+++ Texte fourni

En matière d’assistance judiciaire, certains arrondissements imposent des conditions supplémentaires aux conditions légales. Cette pratique est contraire au principe de « guichet unique », prévoyant de permettre d’obtenir assistance judiciaire et aide juridique par une même demande. Cette notion de guichet unique faciliterait pourtant sans conteste l’accès à la Justice pour les plus défavorisés. 

  1. Les personnes les plus défavorisées peuvent également être soumises à un procès inéquitable

  1. Il convient ainsi de pointer le déséquilibre entre les avocats des parties.

Le BAJ met toujours l’accent sur l’intervention des stagiaires. Parmi les obligations du stage figure toujours l’obligation de participer activement au Bureau d’Aide Juridique et pour certains arrondissements, de se charger d’un certain nombre de dossiers. La précédente Ministre de la Justice avait même, pour projet, d’imposer la défense gratuite de personnes défavorisées par des stagiaires… Les pauvres restent donc les cobayes de la formation des jeunes avocats.

Le financement de la défense reste problématique dans le cadre de l’aide juridique. En effet, le Bureau d’Aide Juridique fonctionne sur base d’un système de points, forfaitisés par procédure. Il n’y a donc aucune incitation financière pour l’avocat de mettre tout en œuvre pour assurer la défense de son client. Cela peut entraîner une tendance à s’en tenir au strict minimum, la rémunération étant, de toute manière, identique en fin de procédure.

L’intervention cloisonnée, voulue par la règlementation de l’aide juridique, pose problème en ce qui concerne les familles rencontrant des problèmes en cascade. En effet, elles sont contraintes de faire appel à un avocat différent par problème rencontré. Ce cloisonnement rend l’intervention inadéquate dans la lutte contre la pauvreté.

  1. Les conséquences du déséquilibre financier entre parties doivent également être soulignées.

La perspective d’être condamné au paiement des indemnités de procédure en cas de perte du procès peut aboutir au non-engagement d’une procédure.

Les expertises judiciaires sont coûteuses. Il revient pourtant à la partie qui sollicite l’expertise de provisionner l’expert. Pourtant, en matière de logement insalubre par exemple, l’expertise sera souvent la seule manière d’établir l’existence de troubles de jouissance, les Juges de Paix n’ayant plus le temps de descendre sur les lieux.

Demander, outre son avocat, la présence d’un expert technique ou d’un médecin-conseil est souvent impossible financièrement. Celle-ci peut s’avérer pourtant prépondérante notamment lors d’une expertise en matière de détermination d’un handicap ou d’incapacité de travail et d’invalidité.

++++++

-- Tâche à réaliser --
Recopiez le texte sur l'aide juridique en commençant aux mots « En matière d’assistance » et en vous arrêtant après « les plus défavorisés. », mais changez « guichet unique » en « point de contact unique ». Les lignes qui suivent proviennent d'une autre source que le texte.

+++ Données fournies

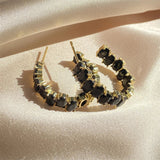Boucles d'oreilles créoles vintage en or et cristal noir
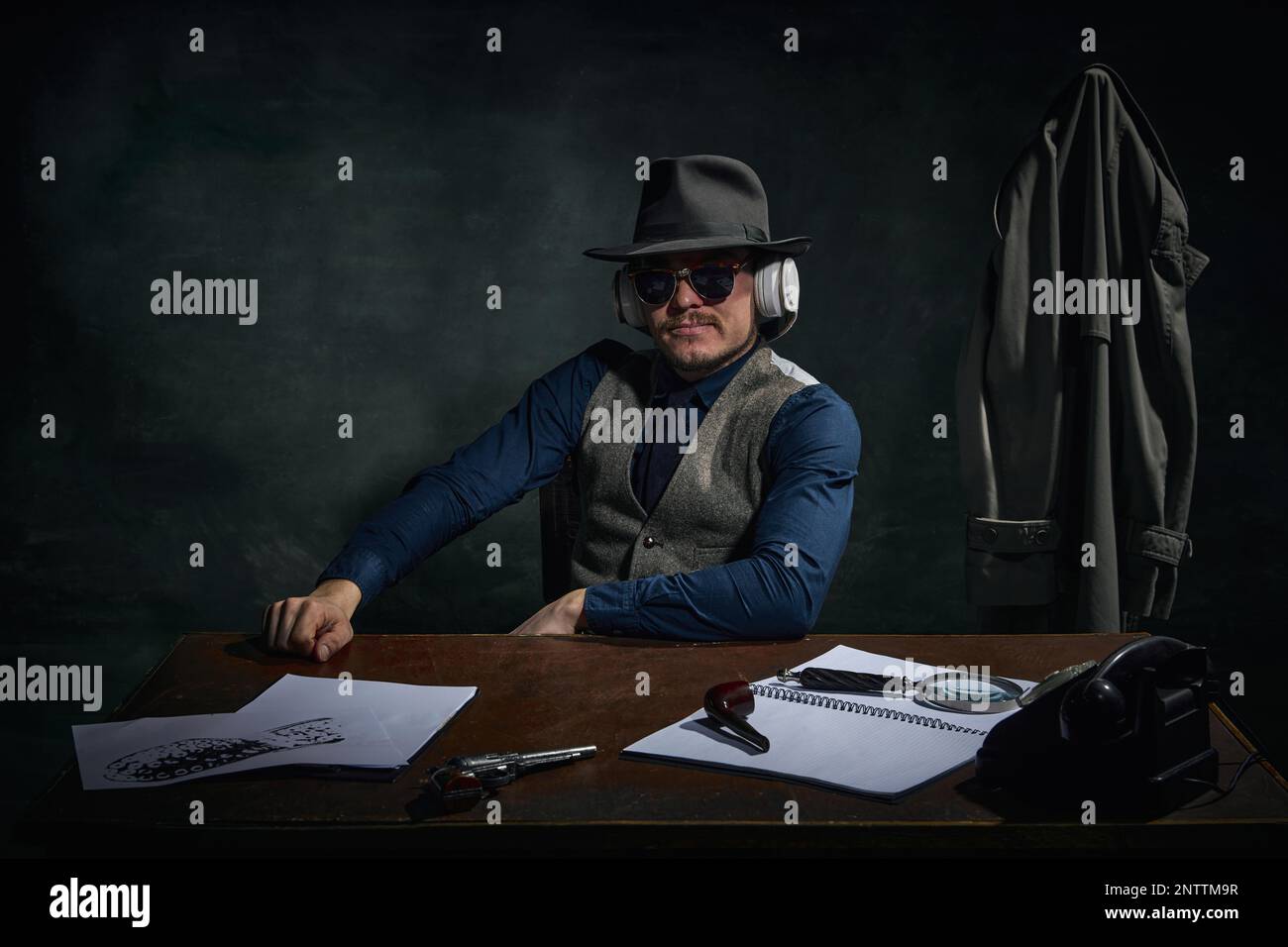 Homme élégant, détective professionnel en chapeau fedora et lunettes de soleil assis à la table et écouter des informations dans les écouteurs sur le vert foncé vintage Banque D'Images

++++++

-- Zone de réponse --
En matière d’assistance judiciaire, certains arrondissements imposent des conditions supplémentaires aux conditions légales. Cette pratique est contraire au principe de « point de contact unique », prévoyant de permettre d’obtenir assistance judiciaire et aide juridique par une même demande. Cette notion de point de contact unique faciliterait pourtant sans conteste l’accès à la Justice pour les plus défavorisés.